● THE TASK: Print every line exactly as it appears in the material below.

● RECORDS PROVIDED:
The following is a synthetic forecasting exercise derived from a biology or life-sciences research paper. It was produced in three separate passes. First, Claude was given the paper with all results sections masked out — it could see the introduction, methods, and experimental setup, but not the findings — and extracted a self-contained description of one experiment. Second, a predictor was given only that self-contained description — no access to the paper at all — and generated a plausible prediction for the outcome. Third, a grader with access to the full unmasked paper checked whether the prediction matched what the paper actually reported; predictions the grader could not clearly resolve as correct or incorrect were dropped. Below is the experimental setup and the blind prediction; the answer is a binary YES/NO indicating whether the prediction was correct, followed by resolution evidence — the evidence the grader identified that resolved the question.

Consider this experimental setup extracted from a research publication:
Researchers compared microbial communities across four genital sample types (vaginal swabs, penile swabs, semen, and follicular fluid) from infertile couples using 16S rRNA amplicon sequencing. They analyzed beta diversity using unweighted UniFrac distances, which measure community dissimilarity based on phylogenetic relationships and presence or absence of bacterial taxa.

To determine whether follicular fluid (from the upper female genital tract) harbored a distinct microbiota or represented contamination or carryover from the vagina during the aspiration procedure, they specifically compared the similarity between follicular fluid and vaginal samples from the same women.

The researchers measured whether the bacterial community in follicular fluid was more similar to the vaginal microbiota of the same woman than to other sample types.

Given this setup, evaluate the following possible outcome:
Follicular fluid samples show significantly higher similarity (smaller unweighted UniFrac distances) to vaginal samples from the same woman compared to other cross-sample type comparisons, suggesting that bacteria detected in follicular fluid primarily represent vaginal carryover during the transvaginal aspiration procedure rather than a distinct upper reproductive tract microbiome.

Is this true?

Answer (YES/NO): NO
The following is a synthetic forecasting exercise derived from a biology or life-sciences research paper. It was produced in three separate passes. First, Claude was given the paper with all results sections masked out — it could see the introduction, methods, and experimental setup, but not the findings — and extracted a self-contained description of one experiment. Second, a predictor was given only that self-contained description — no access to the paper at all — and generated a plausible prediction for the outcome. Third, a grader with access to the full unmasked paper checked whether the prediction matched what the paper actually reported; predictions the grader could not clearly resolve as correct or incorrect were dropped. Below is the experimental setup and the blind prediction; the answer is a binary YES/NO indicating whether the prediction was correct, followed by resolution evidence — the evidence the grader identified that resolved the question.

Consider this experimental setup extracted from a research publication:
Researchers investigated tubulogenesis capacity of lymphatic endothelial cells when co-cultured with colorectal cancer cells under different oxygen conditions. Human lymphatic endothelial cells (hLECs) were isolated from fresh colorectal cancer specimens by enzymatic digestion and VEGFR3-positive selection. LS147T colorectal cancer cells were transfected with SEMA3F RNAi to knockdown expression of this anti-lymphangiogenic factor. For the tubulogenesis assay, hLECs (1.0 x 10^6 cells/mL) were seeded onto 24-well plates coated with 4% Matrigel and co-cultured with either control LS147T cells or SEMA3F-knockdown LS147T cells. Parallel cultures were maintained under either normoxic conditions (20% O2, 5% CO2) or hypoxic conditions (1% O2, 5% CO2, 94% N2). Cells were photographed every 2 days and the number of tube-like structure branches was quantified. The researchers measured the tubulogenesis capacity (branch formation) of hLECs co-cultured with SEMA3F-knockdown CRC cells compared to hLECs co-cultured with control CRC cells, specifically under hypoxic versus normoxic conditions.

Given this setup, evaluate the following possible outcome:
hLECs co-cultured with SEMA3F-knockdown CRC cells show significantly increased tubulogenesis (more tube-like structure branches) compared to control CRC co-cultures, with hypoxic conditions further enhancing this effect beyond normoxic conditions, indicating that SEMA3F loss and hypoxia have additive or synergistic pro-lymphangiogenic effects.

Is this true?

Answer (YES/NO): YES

● SOLUTION BELOW:
The following is a synthetic forecasting exercise derived from a biology or life-sciences research paper. It was produced in three separate passes. First, Claude was given the paper with all results sections masked out — it could see the introduction, methods, and experimental setup, but not the findings — and extracted a self-contained description of one experiment. Second, a predictor was given only that self-contained description — no access to the paper at all — and generated a plausible prediction for the outcome. Third, a grader with access to the full unmasked paper checked whether the prediction matched what the paper actually reported; predictions the grader could not clearly resolve as correct or incorrect were dropped. Below is the experimental setup and the blind prediction; the answer is a binary YES/NO indicating whether the prediction was correct, followed by resolution evidence — the evidence the grader identified that resolved the question.

Consider this experimental setup extracted from a research publication:
Researchers compared microbial communities across four genital sample types (vaginal swabs, penile swabs, semen, and follicular fluid) from infertile couples using 16S rRNA amplicon sequencing. They analyzed beta diversity using unweighted UniFrac distances, which measure community dissimilarity based on phylogenetic relationships and presence or absence of bacterial taxa.

To determine whether follicular fluid (from the upper female genital tract) harbored a distinct microbiota or represented contamination or carryover from the vagina during the aspiration procedure, they specifically compared the similarity between follicular fluid and vaginal samples from the same women.

The researchers measured whether the bacterial community in follicular fluid was more similar to the vaginal microbiota of the same woman than to other sample types.

Given this setup, evaluate the following possible outcome:
Follicular fluid samples show significantly higher similarity (smaller unweighted UniFrac distances) to vaginal samples from the same woman compared to other cross-sample type comparisons, suggesting that bacteria detected in follicular fluid primarily represent vaginal carryover during the transvaginal aspiration procedure rather than a distinct upper reproductive tract microbiome.

Is this true?

Answer (YES/NO): NO
The following is a synthetic forecasting exercise derived from a biology or life-sciences research paper. It was produced in three separate passes. First, Claude was given the paper with all results sections masked out — it could see the introduction, methods, and experimental setup, but not the findings — and extracted a self-contained description of one experiment. Second, a predictor was given only that self-contained description — no access to the paper at all — and generated a plausible prediction for the outcome. Third, a grader with access to the full unmasked paper checked whether the prediction matched what the paper actually reported; predictions the grader could not clearly resolve as correct or incorrect were dropped. Below is the experimental setup and the blind prediction; the answer is a binary YES/NO indicating whether the prediction was correct, followed by resolution evidence — the evidence the grader identified that resolved the question.

Consider this experimental setup extracted from a research publication:
Researchers investigated tubulogenesis capacity of lymphatic endothelial cells when co-cultured with colorectal cancer cells under different oxygen conditions. Human lymphatic endothelial cells (hLECs) were isolated from fresh colorectal cancer specimens by enzymatic digestion and VEGFR3-positive selection. LS147T colorectal cancer cells were transfected with SEMA3F RNAi to knockdown expression of this anti-lymphangiogenic factor. For the tubulogenesis assay, hLECs (1.0 x 10^6 cells/mL) were seeded onto 24-well plates coated with 4% Matrigel and co-cultured with either control LS147T cells or SEMA3F-knockdown LS147T cells. Parallel cultures were maintained under either normoxic conditions (20% O2, 5% CO2) or hypoxic conditions (1% O2, 5% CO2, 94% N2). Cells were photographed every 2 days and the number of tube-like structure branches was quantified. The researchers measured the tubulogenesis capacity (branch formation) of hLECs co-cultured with SEMA3F-knockdown CRC cells compared to hLECs co-cultured with control CRC cells, specifically under hypoxic versus normoxic conditions.

Given this setup, evaluate the following possible outcome:
hLECs co-cultured with SEMA3F-knockdown CRC cells show significantly increased tubulogenesis (more tube-like structure branches) compared to control CRC co-cultures, with hypoxic conditions further enhancing this effect beyond normoxic conditions, indicating that SEMA3F loss and hypoxia have additive or synergistic pro-lymphangiogenic effects.

Is this true?

Answer (YES/NO): YES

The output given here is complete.